| CS 230 |
When we write a program, our first concern is that the program should be correct, in other words, that it should produce correct answers. However, we also need to concern ourselves with the efficiency of programs -- that is, how much time and memory our program takes to solve the problem. From a practical standpoint, a program which is guaranteed to produce the correct answer, but which takes three billion years to run, is not much more useful than a program that gives a wrong answer almost immediately.
When we analyze the efficiency of a program, we are generally trying to estimate how much time or memory the program needs, as a function of the input size. The function describing how much time the algorithm needs is called the time complexity, while the function describing how much memory or storage is called the space complexity of the algorithm.

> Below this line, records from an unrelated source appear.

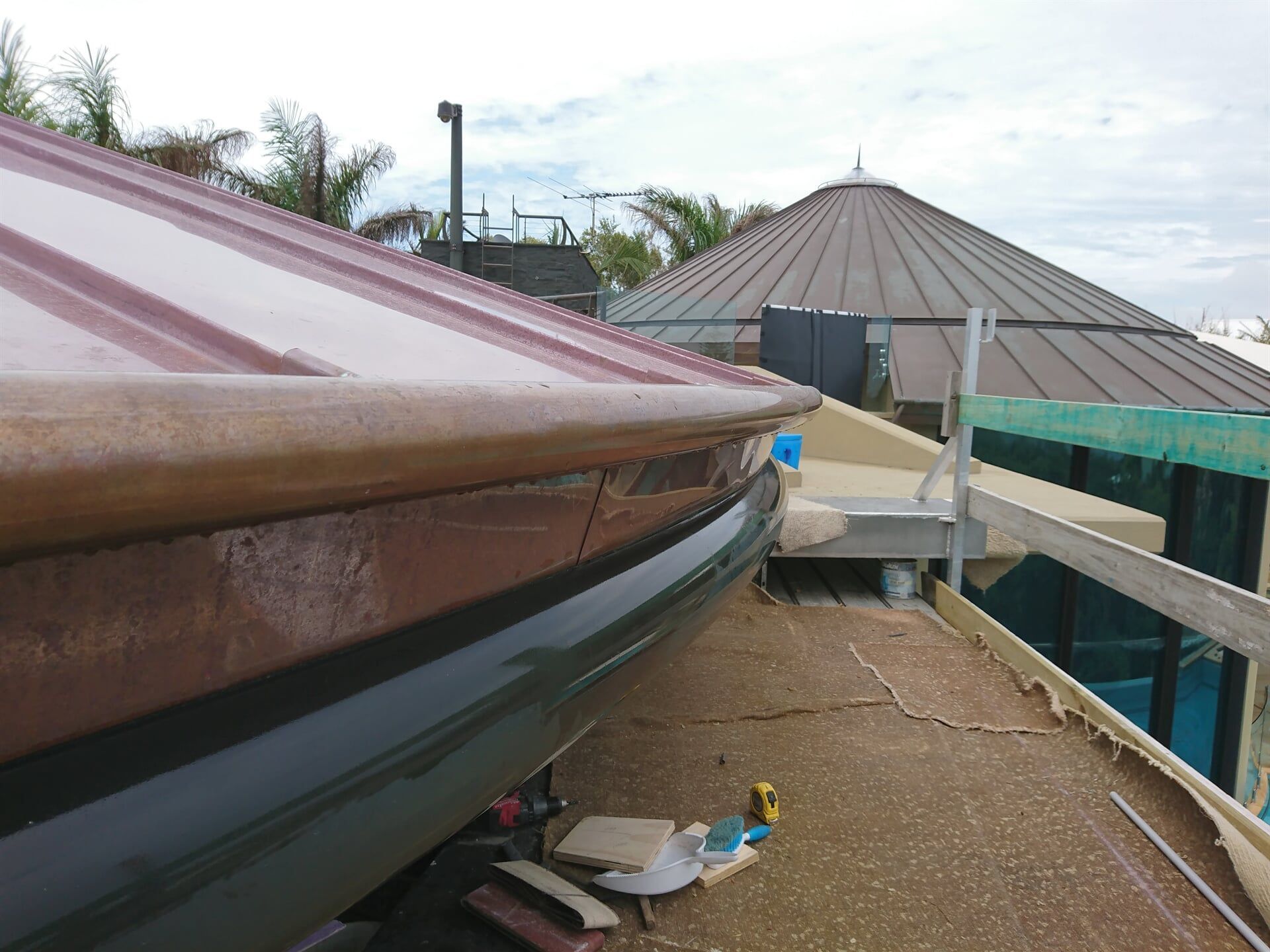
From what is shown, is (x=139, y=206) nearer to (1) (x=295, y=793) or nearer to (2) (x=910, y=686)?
(1) (x=295, y=793)

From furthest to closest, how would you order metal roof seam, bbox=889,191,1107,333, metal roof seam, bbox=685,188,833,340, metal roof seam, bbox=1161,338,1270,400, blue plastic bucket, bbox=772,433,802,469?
metal roof seam, bbox=685,188,833,340
metal roof seam, bbox=889,191,1107,333
metal roof seam, bbox=1161,338,1270,400
blue plastic bucket, bbox=772,433,802,469

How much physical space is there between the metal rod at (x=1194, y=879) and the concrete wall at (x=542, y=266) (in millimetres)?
13409

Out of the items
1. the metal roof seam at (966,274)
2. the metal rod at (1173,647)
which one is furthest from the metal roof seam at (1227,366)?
the metal rod at (1173,647)

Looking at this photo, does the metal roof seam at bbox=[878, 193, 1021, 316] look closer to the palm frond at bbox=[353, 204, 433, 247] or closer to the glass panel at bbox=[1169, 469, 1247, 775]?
the glass panel at bbox=[1169, 469, 1247, 775]

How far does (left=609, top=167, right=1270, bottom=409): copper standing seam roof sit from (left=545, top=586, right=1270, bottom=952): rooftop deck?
5.89 meters

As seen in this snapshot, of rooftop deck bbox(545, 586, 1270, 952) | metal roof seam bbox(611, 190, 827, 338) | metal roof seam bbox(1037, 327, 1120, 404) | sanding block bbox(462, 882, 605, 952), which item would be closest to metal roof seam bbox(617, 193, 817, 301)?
metal roof seam bbox(611, 190, 827, 338)

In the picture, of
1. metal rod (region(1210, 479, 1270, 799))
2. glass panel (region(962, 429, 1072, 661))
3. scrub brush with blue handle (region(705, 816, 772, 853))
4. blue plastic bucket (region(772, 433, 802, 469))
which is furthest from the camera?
glass panel (region(962, 429, 1072, 661))

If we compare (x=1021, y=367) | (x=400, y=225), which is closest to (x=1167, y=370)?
(x=1021, y=367)

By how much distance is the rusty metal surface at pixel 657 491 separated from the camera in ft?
2.89

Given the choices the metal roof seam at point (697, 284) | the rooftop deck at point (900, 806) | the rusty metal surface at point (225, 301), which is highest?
the metal roof seam at point (697, 284)

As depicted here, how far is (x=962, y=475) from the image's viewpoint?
3.62 m

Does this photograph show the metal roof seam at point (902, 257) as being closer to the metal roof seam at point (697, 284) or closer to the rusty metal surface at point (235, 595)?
the metal roof seam at point (697, 284)

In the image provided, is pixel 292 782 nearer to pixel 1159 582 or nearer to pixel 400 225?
pixel 1159 582

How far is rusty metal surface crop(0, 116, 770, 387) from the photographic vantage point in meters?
0.78
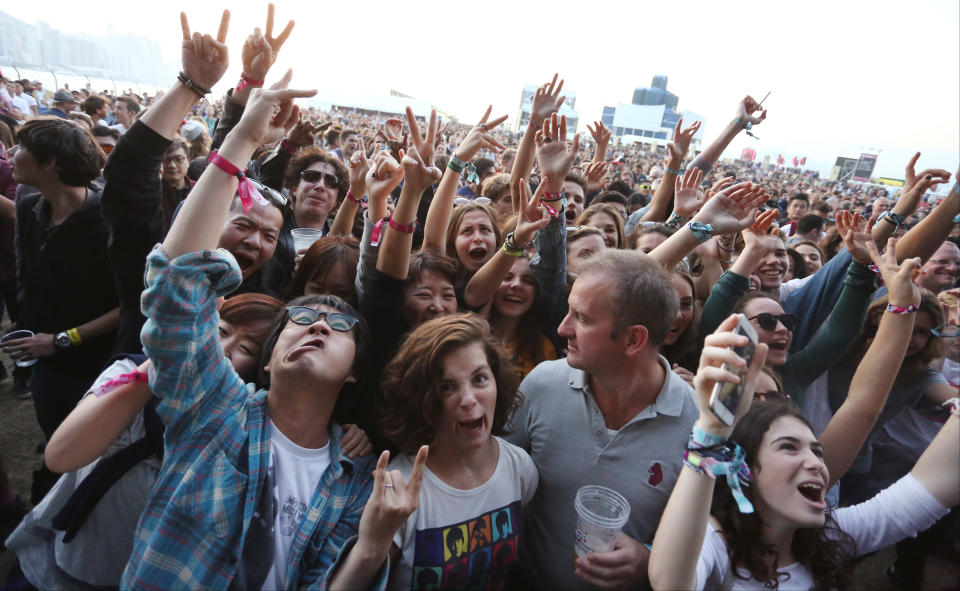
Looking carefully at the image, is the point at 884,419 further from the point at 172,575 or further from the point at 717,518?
the point at 172,575

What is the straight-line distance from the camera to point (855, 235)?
2.79 m

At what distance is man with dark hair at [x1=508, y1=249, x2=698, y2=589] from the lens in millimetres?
1724

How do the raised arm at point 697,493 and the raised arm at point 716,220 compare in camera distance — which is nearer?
the raised arm at point 697,493

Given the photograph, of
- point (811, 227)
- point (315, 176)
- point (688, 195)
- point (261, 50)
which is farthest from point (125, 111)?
point (811, 227)

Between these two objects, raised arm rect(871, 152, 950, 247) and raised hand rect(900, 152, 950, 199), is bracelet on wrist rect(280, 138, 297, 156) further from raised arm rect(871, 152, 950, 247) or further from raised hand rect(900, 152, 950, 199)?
raised hand rect(900, 152, 950, 199)

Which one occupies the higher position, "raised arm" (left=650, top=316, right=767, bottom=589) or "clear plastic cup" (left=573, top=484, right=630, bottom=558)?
"raised arm" (left=650, top=316, right=767, bottom=589)

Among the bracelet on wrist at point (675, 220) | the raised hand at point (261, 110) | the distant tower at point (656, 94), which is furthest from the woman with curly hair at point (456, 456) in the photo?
the distant tower at point (656, 94)

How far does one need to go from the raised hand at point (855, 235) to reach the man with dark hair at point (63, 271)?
4142mm

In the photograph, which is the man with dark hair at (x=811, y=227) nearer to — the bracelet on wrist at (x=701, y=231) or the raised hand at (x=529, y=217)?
the bracelet on wrist at (x=701, y=231)

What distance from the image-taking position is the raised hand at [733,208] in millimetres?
2604

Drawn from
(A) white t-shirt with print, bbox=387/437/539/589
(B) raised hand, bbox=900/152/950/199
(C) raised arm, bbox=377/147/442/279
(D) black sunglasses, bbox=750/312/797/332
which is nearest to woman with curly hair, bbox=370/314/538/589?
(A) white t-shirt with print, bbox=387/437/539/589

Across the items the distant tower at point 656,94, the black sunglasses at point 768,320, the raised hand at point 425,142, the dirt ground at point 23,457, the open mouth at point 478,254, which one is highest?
the distant tower at point 656,94

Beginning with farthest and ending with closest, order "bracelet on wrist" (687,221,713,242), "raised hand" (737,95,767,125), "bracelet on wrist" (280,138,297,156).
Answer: "raised hand" (737,95,767,125) < "bracelet on wrist" (280,138,297,156) < "bracelet on wrist" (687,221,713,242)

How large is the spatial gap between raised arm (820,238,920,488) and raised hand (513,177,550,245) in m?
1.55
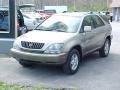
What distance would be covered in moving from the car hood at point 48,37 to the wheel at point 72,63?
1.45ft

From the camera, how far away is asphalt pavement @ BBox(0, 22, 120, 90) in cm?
783

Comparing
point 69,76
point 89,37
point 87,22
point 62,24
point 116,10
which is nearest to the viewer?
point 69,76

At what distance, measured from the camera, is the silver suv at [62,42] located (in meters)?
8.27

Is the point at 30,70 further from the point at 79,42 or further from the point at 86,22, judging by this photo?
the point at 86,22

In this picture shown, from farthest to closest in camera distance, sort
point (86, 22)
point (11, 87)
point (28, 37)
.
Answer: point (86, 22), point (28, 37), point (11, 87)

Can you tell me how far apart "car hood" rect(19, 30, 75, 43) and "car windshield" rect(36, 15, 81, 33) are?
34cm

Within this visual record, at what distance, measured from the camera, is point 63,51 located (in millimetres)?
8273

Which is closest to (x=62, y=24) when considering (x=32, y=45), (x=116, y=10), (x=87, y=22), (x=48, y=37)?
(x=87, y=22)

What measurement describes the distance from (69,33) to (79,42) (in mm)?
388

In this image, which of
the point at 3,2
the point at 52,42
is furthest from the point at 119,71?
the point at 3,2

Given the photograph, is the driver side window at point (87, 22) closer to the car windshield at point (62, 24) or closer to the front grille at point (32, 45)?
the car windshield at point (62, 24)

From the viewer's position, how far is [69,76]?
28.2 feet

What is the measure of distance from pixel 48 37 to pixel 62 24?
1.15m

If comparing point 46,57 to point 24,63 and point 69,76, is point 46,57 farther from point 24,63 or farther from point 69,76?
point 24,63
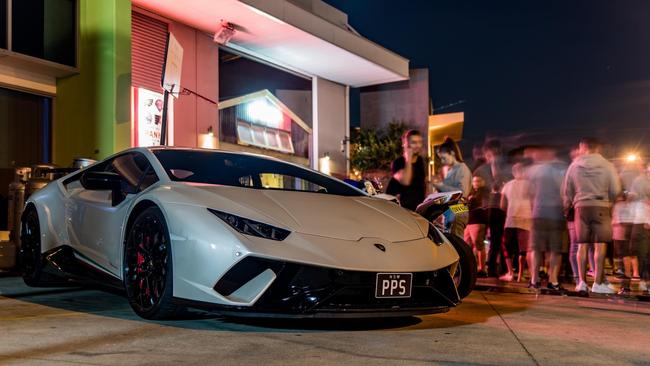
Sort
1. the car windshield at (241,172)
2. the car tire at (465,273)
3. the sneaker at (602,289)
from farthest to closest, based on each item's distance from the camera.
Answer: the sneaker at (602,289), the car tire at (465,273), the car windshield at (241,172)

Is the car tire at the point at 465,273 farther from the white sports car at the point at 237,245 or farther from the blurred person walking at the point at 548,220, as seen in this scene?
the blurred person walking at the point at 548,220

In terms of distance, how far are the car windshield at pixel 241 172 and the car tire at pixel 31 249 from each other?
5.16 feet

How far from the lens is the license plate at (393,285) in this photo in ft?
12.6

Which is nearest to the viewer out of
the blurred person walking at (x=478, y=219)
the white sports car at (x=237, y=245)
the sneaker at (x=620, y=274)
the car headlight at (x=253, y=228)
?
the white sports car at (x=237, y=245)

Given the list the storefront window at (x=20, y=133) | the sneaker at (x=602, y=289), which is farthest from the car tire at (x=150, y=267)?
the storefront window at (x=20, y=133)

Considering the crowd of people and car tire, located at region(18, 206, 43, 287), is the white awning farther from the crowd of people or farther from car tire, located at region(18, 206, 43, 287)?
car tire, located at region(18, 206, 43, 287)

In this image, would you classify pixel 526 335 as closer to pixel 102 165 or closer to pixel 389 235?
pixel 389 235

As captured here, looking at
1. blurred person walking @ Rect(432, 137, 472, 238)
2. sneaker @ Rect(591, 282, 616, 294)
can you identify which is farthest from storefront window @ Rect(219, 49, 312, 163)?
sneaker @ Rect(591, 282, 616, 294)

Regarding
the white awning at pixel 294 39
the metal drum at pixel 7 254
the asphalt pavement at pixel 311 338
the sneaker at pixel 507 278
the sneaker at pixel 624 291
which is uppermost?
the white awning at pixel 294 39

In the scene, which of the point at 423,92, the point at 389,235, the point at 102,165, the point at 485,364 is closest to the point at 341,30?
the point at 423,92

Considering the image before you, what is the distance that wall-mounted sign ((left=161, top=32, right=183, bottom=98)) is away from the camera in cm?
922

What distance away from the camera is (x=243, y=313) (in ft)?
12.1

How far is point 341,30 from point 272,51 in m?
1.75

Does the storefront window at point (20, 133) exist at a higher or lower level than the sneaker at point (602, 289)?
higher
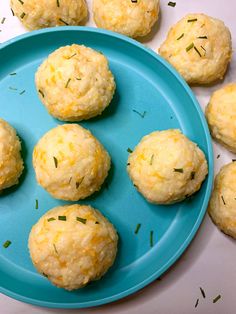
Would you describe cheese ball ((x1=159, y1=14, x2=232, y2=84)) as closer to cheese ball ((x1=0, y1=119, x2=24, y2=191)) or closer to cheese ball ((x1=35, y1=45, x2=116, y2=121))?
cheese ball ((x1=35, y1=45, x2=116, y2=121))

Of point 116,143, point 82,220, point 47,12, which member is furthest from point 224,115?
point 47,12

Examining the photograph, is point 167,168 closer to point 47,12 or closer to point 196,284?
point 196,284

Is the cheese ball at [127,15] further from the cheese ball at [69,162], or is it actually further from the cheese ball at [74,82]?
the cheese ball at [69,162]

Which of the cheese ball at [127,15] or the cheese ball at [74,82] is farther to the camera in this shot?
the cheese ball at [127,15]

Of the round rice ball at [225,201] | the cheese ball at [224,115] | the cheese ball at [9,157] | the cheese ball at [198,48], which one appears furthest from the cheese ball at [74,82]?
the round rice ball at [225,201]

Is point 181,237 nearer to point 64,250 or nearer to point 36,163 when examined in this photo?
point 64,250
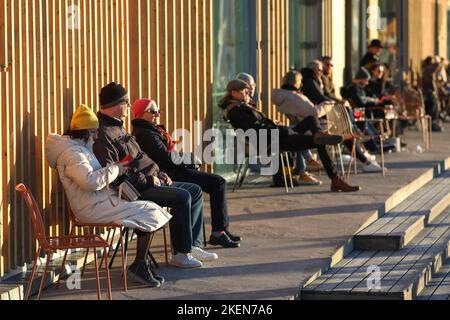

How to describe the size of the input depends on the problem we are trying to solve. For instance, recall the simple code we used in Lecture 3 to do multiplication:
(define multiply-1
(lambda ((a <number>) (b <integer>))
(if (zero? b)
0
(+ a (multiply-1 a (- b 1))))))
This function uses time proportional to the magnitude of b. In other words, we mean that there is some constant c so that the function takes no more than cb units of time. For this reason, we say that the runtime of this function is linear in b.
The asymptotic behaviour of a function f refers to the growth of f(n) as n becomes large. When f(n) describes the running time of an algorithm on a problem of size n, we typically ignore small values of n, since we are usually interested in estimating how slow the program will be on large inputs. A typical rule of thumb is:
The slower the asymptotic growth rate, the better the algorithm.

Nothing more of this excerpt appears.